Harry Curieux Adamson, Richardson Bay—Canvasbacks, 1962, oil on canvas

Part of the appeal of Adamson's paintings, says exhibition curator Tom Steller, is that, "He paints to the hunter's dream." Although Adamson has never been a hunter himself, many of his paintings, done from the position of a duck blind, evoke memories in the outdoors enthusiast, whether they be of an early-morning close-up view of a flock of mallards or of a stunning landscape experienced. A lover of nature and the outdoors, Adamson has, over his lifetime, donated paintings and prints worth close to three million dollars to raise money for conservation causes. Adamson was a founding member of the Mt. Diablo Audubon Society, which this year celebrated its 50th anniversary.

Viewed by critics in the early part of the century as "mere illustration," wildlife art has since gained in status and popularity, due in part to the emergence of an evocative realism in the artworks that goes far beyond mere illustration and in part to the current concern about vanishing habitats and species. Biographer Diane Inman says, "Without a doubt, Adamson's work has contributed to the overwhelming acceptance of wildlife art in the 20th century."

Adamson's work has frequently been displayed nationally and internationally in the prestigious “Birds in Art” and “Animals in Art” exhibitions, and has been shown at the Smithsonian Art Museum, the British Museum and the Carnegie Museum of Natural History in Pittsburgh, among others. He was named the first California Waterfowl Association Artist of the Year and 1979 Ducks Unlimited Artist of the Year.

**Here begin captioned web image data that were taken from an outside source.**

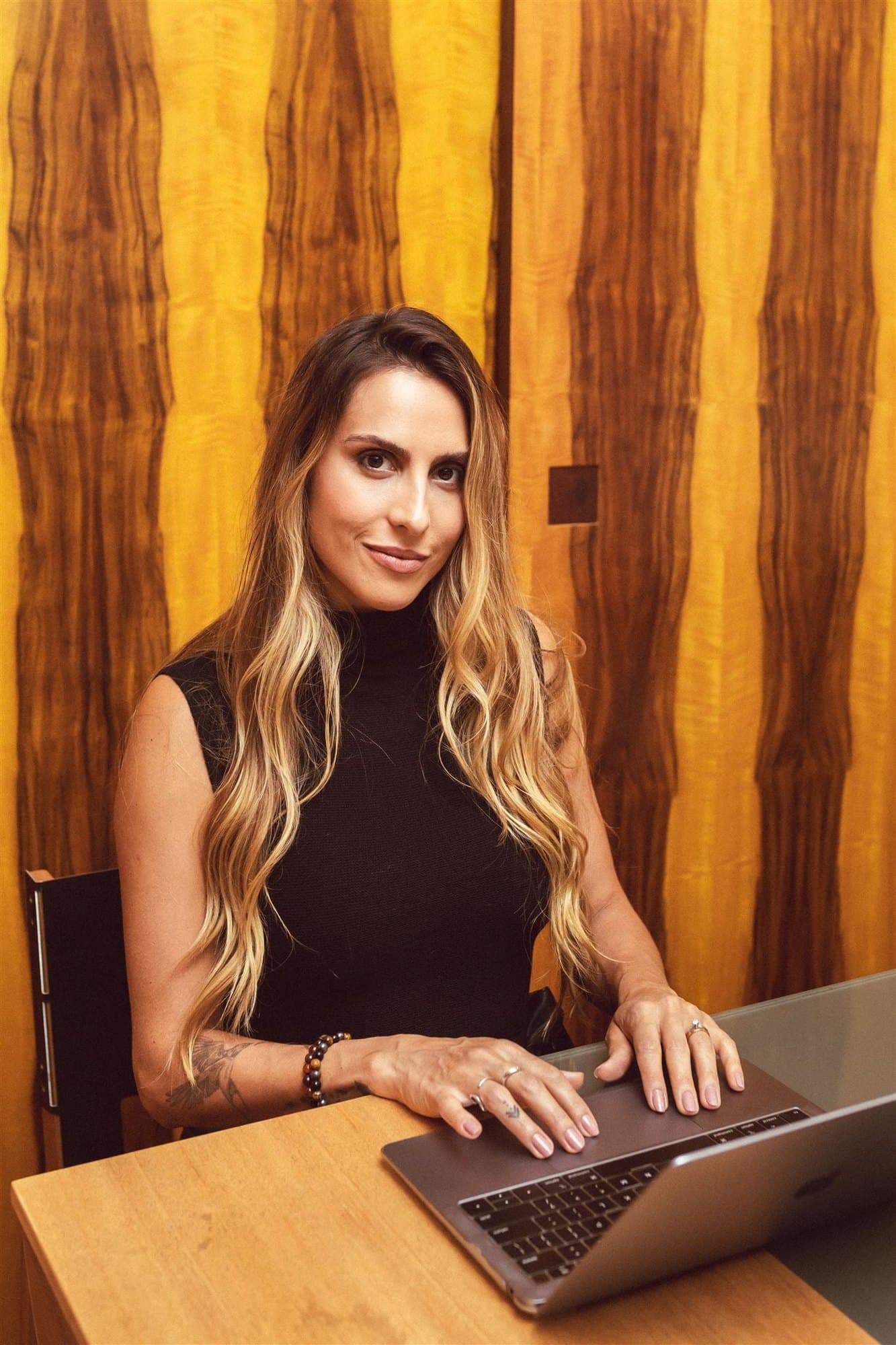 Xanda Fogaça sentada à mesa, digitando em um laptop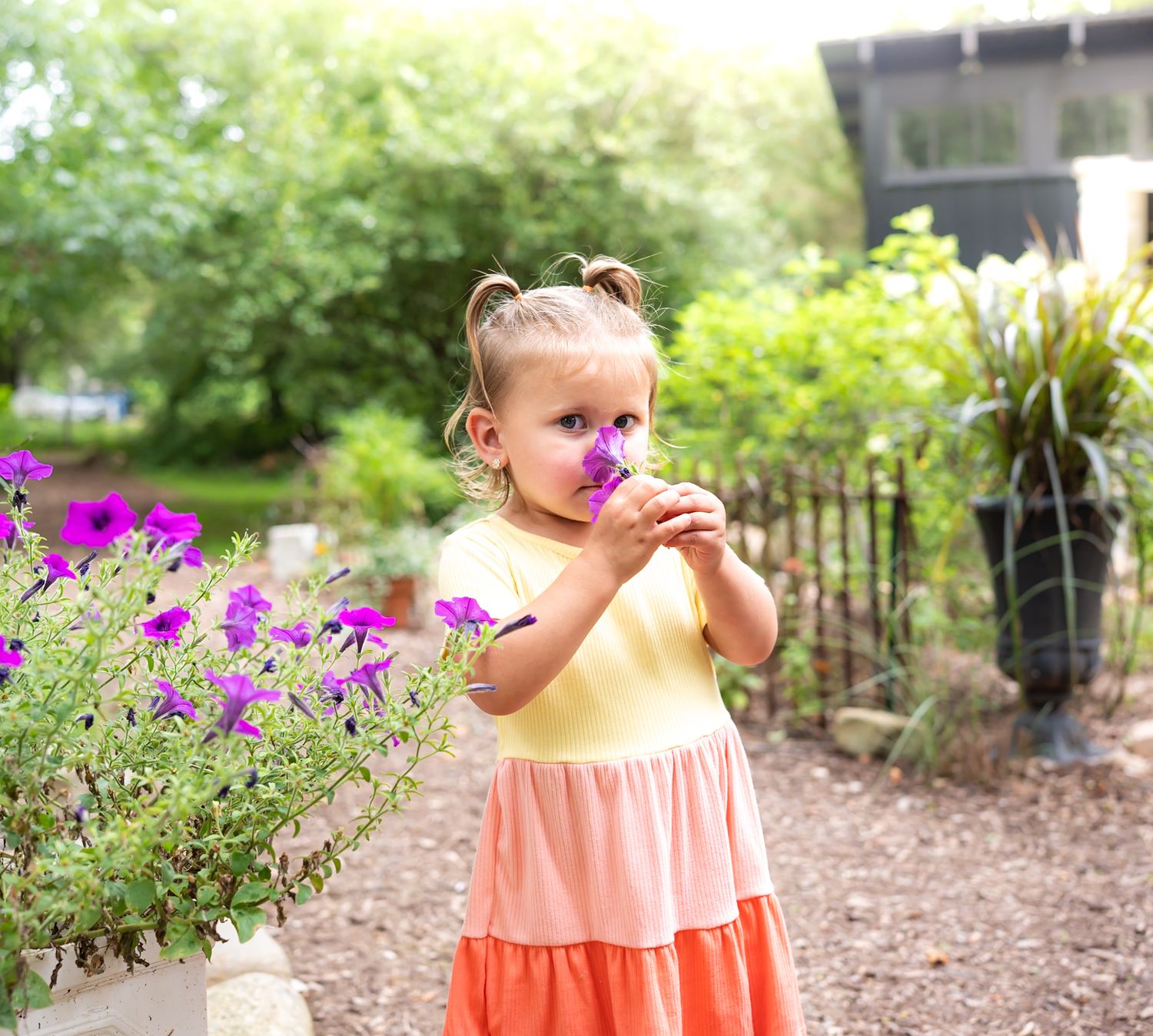 A child in a tiered dress smells purple flowers in a beautiful garden setting.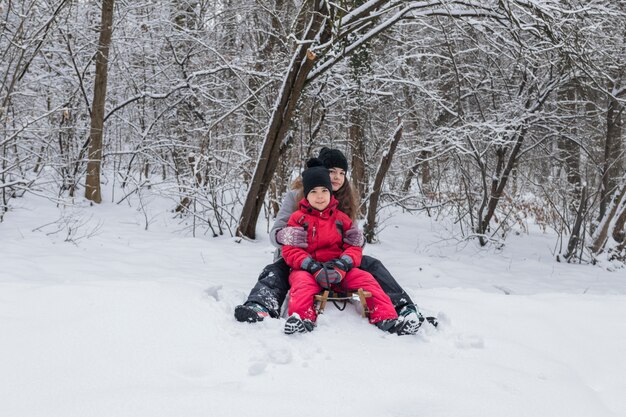 Portret brata i siostry obsiadanie na drewnianym saneczku w śnieżnym krajobrazie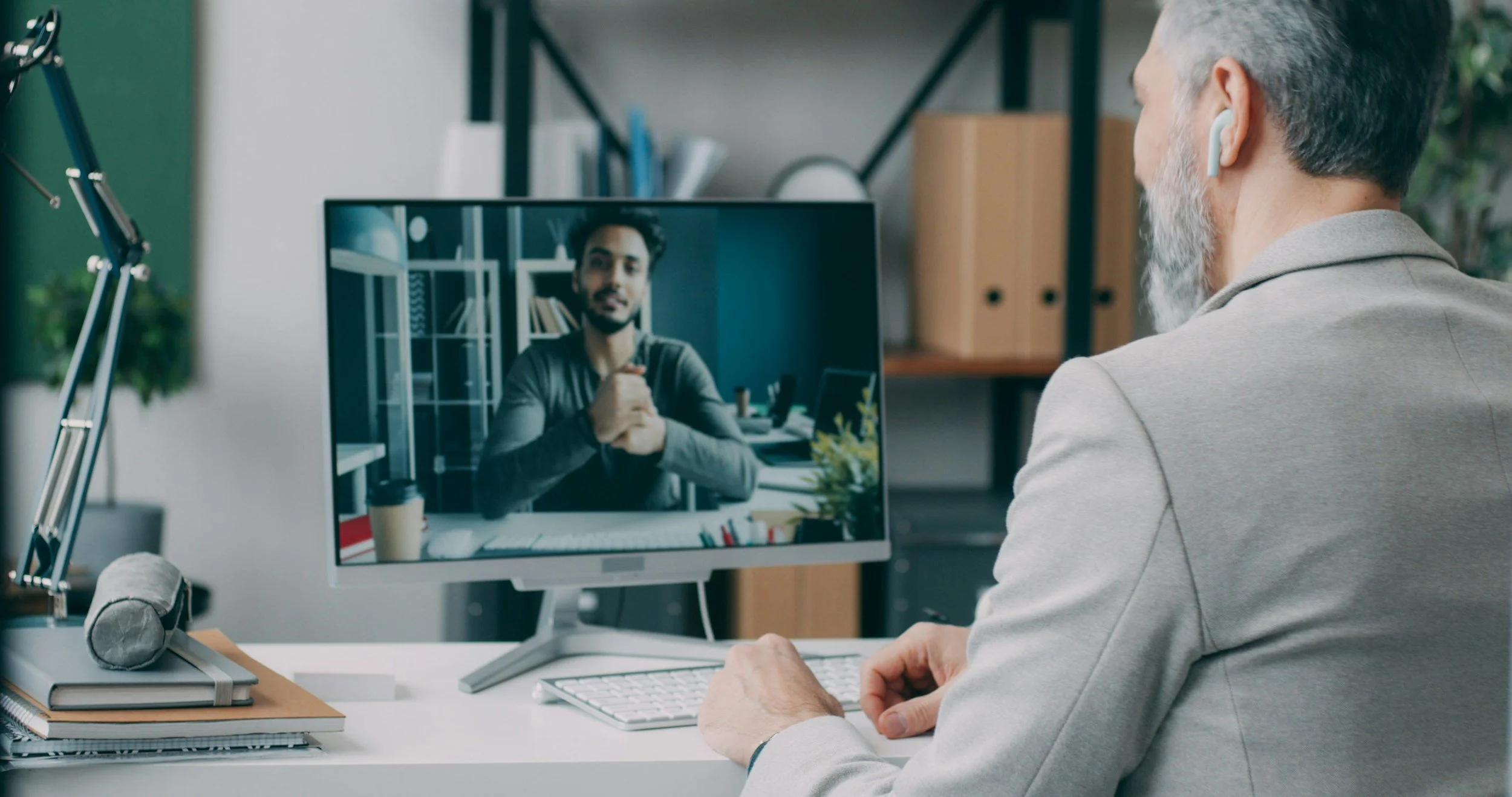 An older man with gray hair and beard, wearing gray blazer and wireless earbuds, participating in a video call on a desktop computer. The computer screen shows a young man with dark hair and beard, sitting in a well-organized room with bookshelves.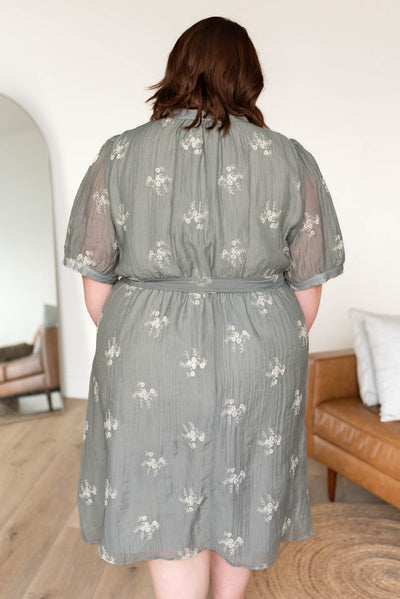 Back view of the plus size dusty sage embroidered dress in plus size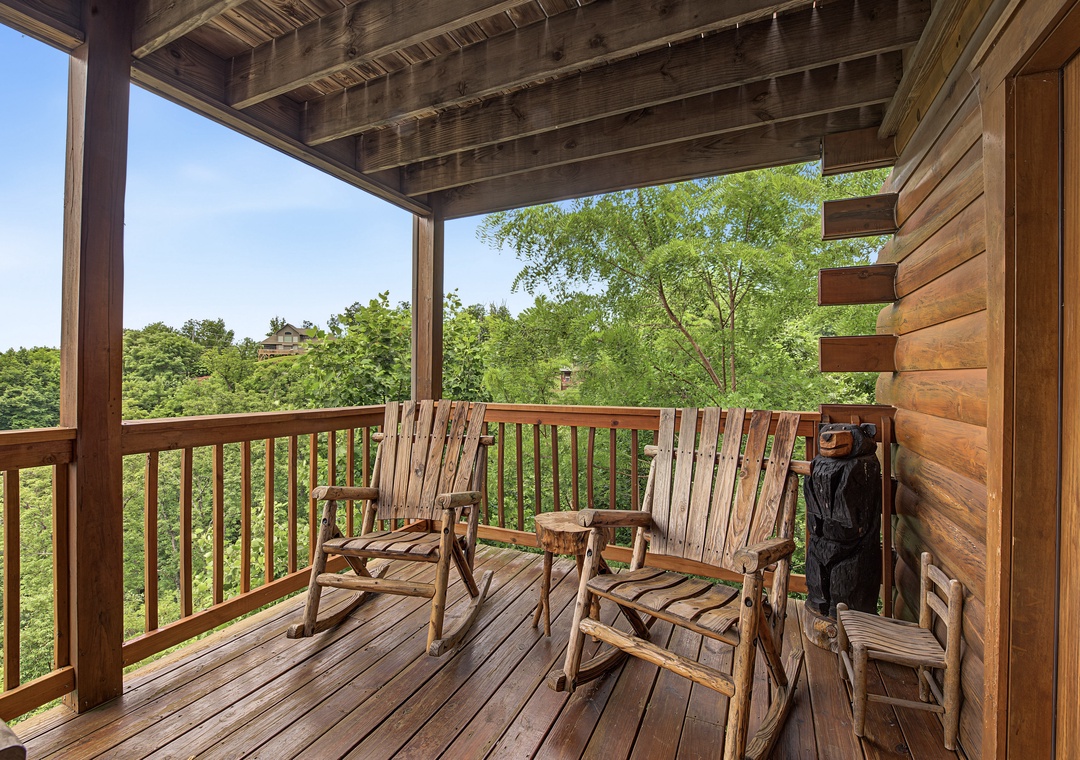 Settle into your handcrafted rocking chairs on this covered porch and soak in sweeping forest views. Perfect for morning coffee or evening relaxation in pure mountain tranquility.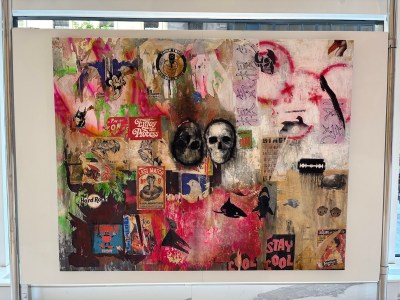 In the collage of labels and logos, two skulls paintings.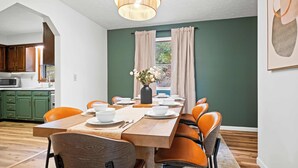 A dining area with a wooden table, orange chairs, a vase with flowers, and a view of a green exterior through a window. - New River Gorge - Private Acre, Pet-Friendly, Dome, Hot Tub, Sauna, Firepit (Oak Hill)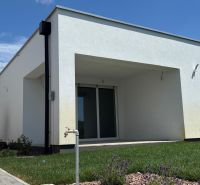 A family house in Boldog with a terrace and a landscaped garden, with a view of the blue sky.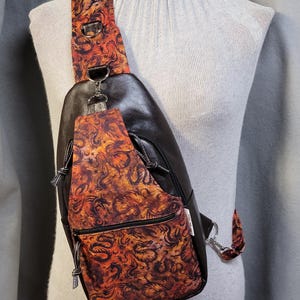 May include: Black leather sling bag with a patterned strap and front pocket. The pattern features orange, red, and black swirling designs. The bag has a zippered pocket and a silver-tone metal clasp.
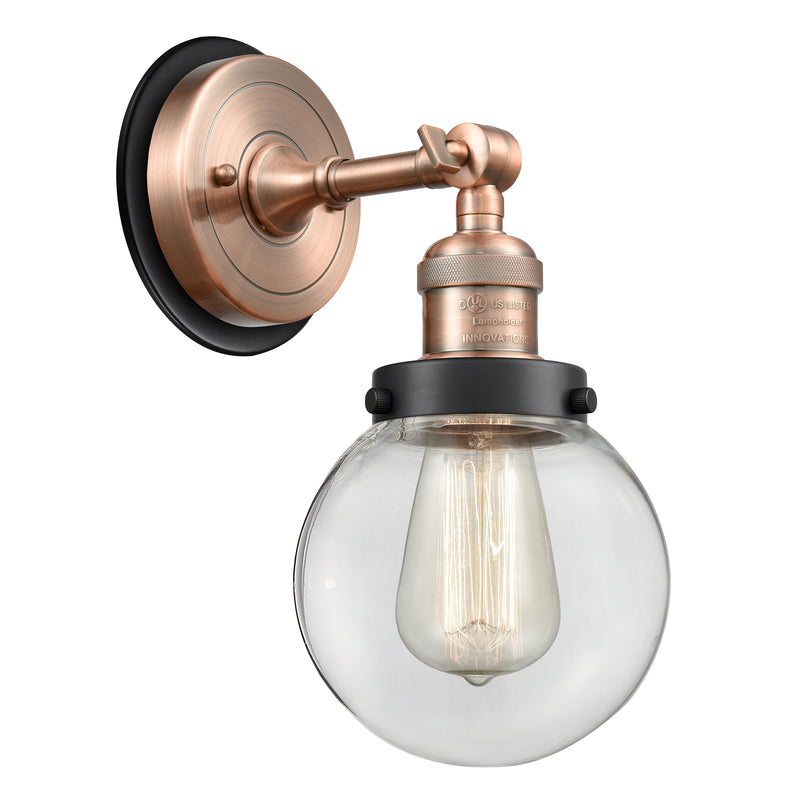 Beacon Sconce shown in the Antique Copper finish with a Clear shade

Wild Wings: The Waterfowl Art of Harry Curieux Adamson was developed by the Natural Sciences Department of the Oakland Museum of California with the assistance of Harry and Betty Adamson and Diane Inman, author of the recent 227-page full-color book From Marsh to Mountain: The Art of Harry Curieux Adamson (1999). Curator of the exhibition is Tom Steller, chief curator of Natural Sciences at the museum.

 The exhibition was made possible by the generous support of the Oakland Museum Women's Board.